== What the task asks ==
Copy out the listing below, changing every "standing stone" to "upright stone" and keeping everything else the same.
※ ※ ※
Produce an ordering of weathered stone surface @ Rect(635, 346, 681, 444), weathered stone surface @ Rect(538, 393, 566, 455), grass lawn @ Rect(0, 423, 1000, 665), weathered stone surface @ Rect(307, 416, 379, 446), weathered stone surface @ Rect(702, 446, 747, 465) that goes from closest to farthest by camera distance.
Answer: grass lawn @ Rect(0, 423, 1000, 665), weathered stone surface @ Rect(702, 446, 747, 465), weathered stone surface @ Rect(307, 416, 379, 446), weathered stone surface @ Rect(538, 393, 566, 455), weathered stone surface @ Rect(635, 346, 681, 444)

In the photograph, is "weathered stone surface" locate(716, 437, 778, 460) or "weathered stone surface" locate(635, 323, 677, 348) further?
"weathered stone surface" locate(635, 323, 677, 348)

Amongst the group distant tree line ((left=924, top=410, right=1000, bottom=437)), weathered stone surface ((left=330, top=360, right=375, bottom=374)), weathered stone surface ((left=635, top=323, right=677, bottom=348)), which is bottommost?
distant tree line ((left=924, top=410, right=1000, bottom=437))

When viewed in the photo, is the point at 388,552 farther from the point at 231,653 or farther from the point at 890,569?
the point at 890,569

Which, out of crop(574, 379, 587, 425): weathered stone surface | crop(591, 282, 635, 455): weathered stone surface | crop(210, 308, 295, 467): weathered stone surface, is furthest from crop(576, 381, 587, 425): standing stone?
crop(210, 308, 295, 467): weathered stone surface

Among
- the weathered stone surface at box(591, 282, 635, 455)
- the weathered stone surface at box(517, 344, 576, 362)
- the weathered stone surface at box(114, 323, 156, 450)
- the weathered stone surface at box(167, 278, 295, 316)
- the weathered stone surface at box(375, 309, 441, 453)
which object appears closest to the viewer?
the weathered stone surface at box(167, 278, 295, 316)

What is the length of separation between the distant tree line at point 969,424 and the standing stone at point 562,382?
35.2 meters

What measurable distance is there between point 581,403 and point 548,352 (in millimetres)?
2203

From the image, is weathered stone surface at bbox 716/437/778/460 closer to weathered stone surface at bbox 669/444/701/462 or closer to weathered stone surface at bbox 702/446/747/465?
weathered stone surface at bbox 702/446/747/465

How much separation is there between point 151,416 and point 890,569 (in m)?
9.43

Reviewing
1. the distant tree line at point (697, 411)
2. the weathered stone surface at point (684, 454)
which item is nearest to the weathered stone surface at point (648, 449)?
※ ※ ※
== Answer to the exercise ==
Produce an ordering of weathered stone surface @ Rect(635, 346, 681, 444), weathered stone surface @ Rect(538, 393, 566, 455), grass lawn @ Rect(0, 423, 1000, 665), weathered stone surface @ Rect(307, 416, 379, 446), weathered stone surface @ Rect(702, 446, 747, 465) that goes from closest to farthest by camera distance.
Answer: grass lawn @ Rect(0, 423, 1000, 665), weathered stone surface @ Rect(702, 446, 747, 465), weathered stone surface @ Rect(307, 416, 379, 446), weathered stone surface @ Rect(538, 393, 566, 455), weathered stone surface @ Rect(635, 346, 681, 444)

In the photograph, is "weathered stone surface" locate(716, 437, 778, 460) or "weathered stone surface" locate(635, 323, 677, 348) further?
"weathered stone surface" locate(635, 323, 677, 348)

Amongst the group distant tree line ((left=924, top=410, right=1000, bottom=437)), weathered stone surface ((left=330, top=360, right=375, bottom=374)), weathered stone surface ((left=635, top=323, right=677, bottom=348)), which is bottommost?
distant tree line ((left=924, top=410, right=1000, bottom=437))

When viewed in the photo, is the point at 388,552 farther from the point at 231,653 or farther from the point at 890,569?
the point at 890,569

Which, out of crop(574, 379, 587, 425): weathered stone surface | crop(591, 282, 635, 455): weathered stone surface | crop(210, 308, 295, 467): weathered stone surface, is furthest from crop(576, 381, 587, 425): upright stone?
crop(210, 308, 295, 467): weathered stone surface

Among
- the weathered stone surface at box(591, 282, 635, 455)
- the weathered stone surface at box(517, 344, 576, 362)
- the weathered stone surface at box(114, 323, 156, 450)
- the weathered stone surface at box(167, 278, 295, 316)
- the weathered stone surface at box(375, 309, 441, 453)
which object appears closest to the viewer?
the weathered stone surface at box(167, 278, 295, 316)

What is the length of separation between the distant tree line at point 969,424 and the upright stone at point 562,382?
35.2 meters

What measurable distance is there between point 581,403 and point 548,352 (in millimetres)?
2203

From the image, is weathered stone surface at bbox 716/437/778/460 closer to weathered stone surface at bbox 669/444/701/462 or closer to weathered stone surface at bbox 702/446/747/465?
weathered stone surface at bbox 702/446/747/465

How much separation is there between point 151,416 and point 890,569 (in m)?
9.43

Reviewing
1. the distant tree line at point (697, 411)
2. the weathered stone surface at point (684, 454)
which item is nearest to the weathered stone surface at point (648, 449)?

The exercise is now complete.